She tells it even to Jesus himself, when she mistakes him for a
gardener.
The other women, when they find
the sepulcher open, they go in to find out what has happened. But Mary Magdalene runs off to bring the news
to the Apostles. Then she returns. She comes back to the empty tomb. She isn’t really sure why, but she knows she
must remain close to the place where Our Lord’s body had been, that body she
wants to find at any cost.
She sees the Angels, but is so
consumed with grief at not finding Our Lord, that she doesn’t marvel, she
doesn’t even have room for fear in her heart, or any other emotion. And when the Angels ask her: “Woman, why weepest thou?” she has only one
answer: “Because they have taken away my
Lord, and I know not where they have laid him.”
Later, Jesus asks her the same question, and Mary, totally absorbed in
her own thoughts, doesn’t even recognize him, but “thinking that it was the
gardener”, she says to him: “Sir, if
thou hast taken him hence, tell me where thou hast laid him, and I will take
him away.” The thought of finding Jesus
has now so occupied her mind, that in her panic she doesn’t even feel the need
of giving his name; it seems to her that all the world must be thinking of him
too, that everyone would immediately understand.
We think back on the Resurrection
as a joyful occasion, we who have the benefit of knowing the whole story. But imagine the worry, the panic even, of one
like Mary Magdalene, who loved so much (said Our Lord) that she was forgiven so
much. One who loved Our Lord with every
fiber in her body, where there was no longer any room for other loves in her
soul, or for other desires, or pre-occupations.
The movements of this soul were directed solely towards God, and through
all her other thoughts, words, and deeds, she did nothing but seek God alone.
How far removed is this from our
own state. How regrettable it is that
our own love of God is so lukewarm in comparison with this woman’s. How it must wound Our Lord, bitterly, when he
hears our poor excuses why we don’t desire to be holy, or at least to be
without sin, when we consider someone fanatical because they want to go to
daily Mass or receive Holy Communion as often as they can. And yet we make these excuses all the time. We’re too pre-occupied, too busy with other
“important” matters for intangible things like “Sacraments.”. As if anything could be as important as
God. As our salvation.
Keep this picture of yourself in
your mind. And then compare it with the
picture of Mary Magdalene dashing around in her panic to find Our Lord. How ashamed we should all feel at our lack of
true love for God, our lack of desire and enthusiasm to find Our Lord.
There is a story about a holy
monk who lived in Egypt. One day a young man came to visit him. The young man
asked: "Oh, holy man, I want to know how to find God." The monk was
muscular and burly. He said: "Do you really want to find God?" The
young man answered: "Oh, but I do."
So the monk took the young man
down to the river. Suddenly, the monk grabbed the young man by the neck and
held his head under water. At first the young man thought the monk was giving
him a special baptism. But when after two minutes the monk didn’t let go, the
young man began struggling. Still the monk wouldn’t release him. Second by
second, the young man fought harder and harder. After five and a half minutes,
the monk pulled the young man out of the water and said: "When you desire
God as much as you desired air, you will find God."

* **What the task requires**:
Transcribe the part of the reflection on Mary Magdalene starting at "Later, Jesus asks" and ending at "would immediately understand.".

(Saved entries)

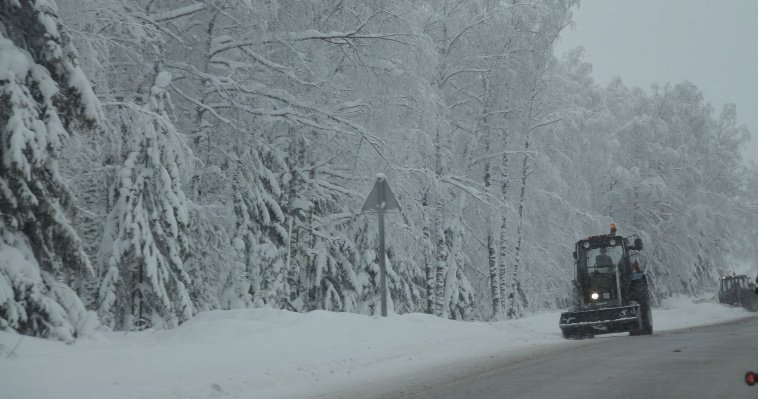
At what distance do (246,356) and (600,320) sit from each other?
9.86 metres

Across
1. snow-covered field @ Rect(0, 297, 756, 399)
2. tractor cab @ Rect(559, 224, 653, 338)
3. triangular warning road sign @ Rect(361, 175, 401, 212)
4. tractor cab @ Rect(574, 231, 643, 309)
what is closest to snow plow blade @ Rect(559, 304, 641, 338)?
tractor cab @ Rect(559, 224, 653, 338)

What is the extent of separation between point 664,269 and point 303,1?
92.1 feet

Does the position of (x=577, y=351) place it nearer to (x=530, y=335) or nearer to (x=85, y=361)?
(x=530, y=335)

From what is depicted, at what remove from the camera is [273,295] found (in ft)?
57.0

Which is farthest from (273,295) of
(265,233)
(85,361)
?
(85,361)

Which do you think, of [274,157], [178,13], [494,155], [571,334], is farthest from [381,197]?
[494,155]

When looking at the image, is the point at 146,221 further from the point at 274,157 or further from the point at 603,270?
the point at 603,270

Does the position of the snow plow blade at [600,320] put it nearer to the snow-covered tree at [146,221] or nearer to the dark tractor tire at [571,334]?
the dark tractor tire at [571,334]

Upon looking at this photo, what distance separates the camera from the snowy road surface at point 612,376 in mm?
8008

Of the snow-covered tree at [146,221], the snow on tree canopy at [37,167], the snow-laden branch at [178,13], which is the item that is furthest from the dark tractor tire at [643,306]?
the snow on tree canopy at [37,167]

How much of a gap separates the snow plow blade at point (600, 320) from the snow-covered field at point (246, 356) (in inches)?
67.5

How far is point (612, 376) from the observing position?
9250 millimetres

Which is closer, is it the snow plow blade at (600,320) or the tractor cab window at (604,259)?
the snow plow blade at (600,320)

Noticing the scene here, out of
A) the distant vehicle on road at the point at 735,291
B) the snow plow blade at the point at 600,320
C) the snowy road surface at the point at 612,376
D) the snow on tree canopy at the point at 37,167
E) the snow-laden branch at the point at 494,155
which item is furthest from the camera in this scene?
the distant vehicle on road at the point at 735,291
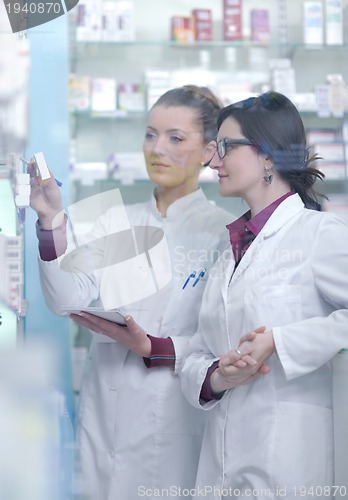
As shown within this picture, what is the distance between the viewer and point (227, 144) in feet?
5.31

* **Answer to the exercise**:
Later, Jesus asks her the same question, and Mary, totally absorbed in
her own thoughts, doesn’t even recognize him, but “thinking that it was the
gardener”, she says to him: “Sir, if
thou hast taken him hence, tell me where thou hast laid him, and I will take
him away.” The thought of finding Jesus
has now so occupied her mind, that in her panic she doesn’t even feel the need
of giving his name; it seems to her that all the world must be thinking of him
too, that everyone would immediately understand.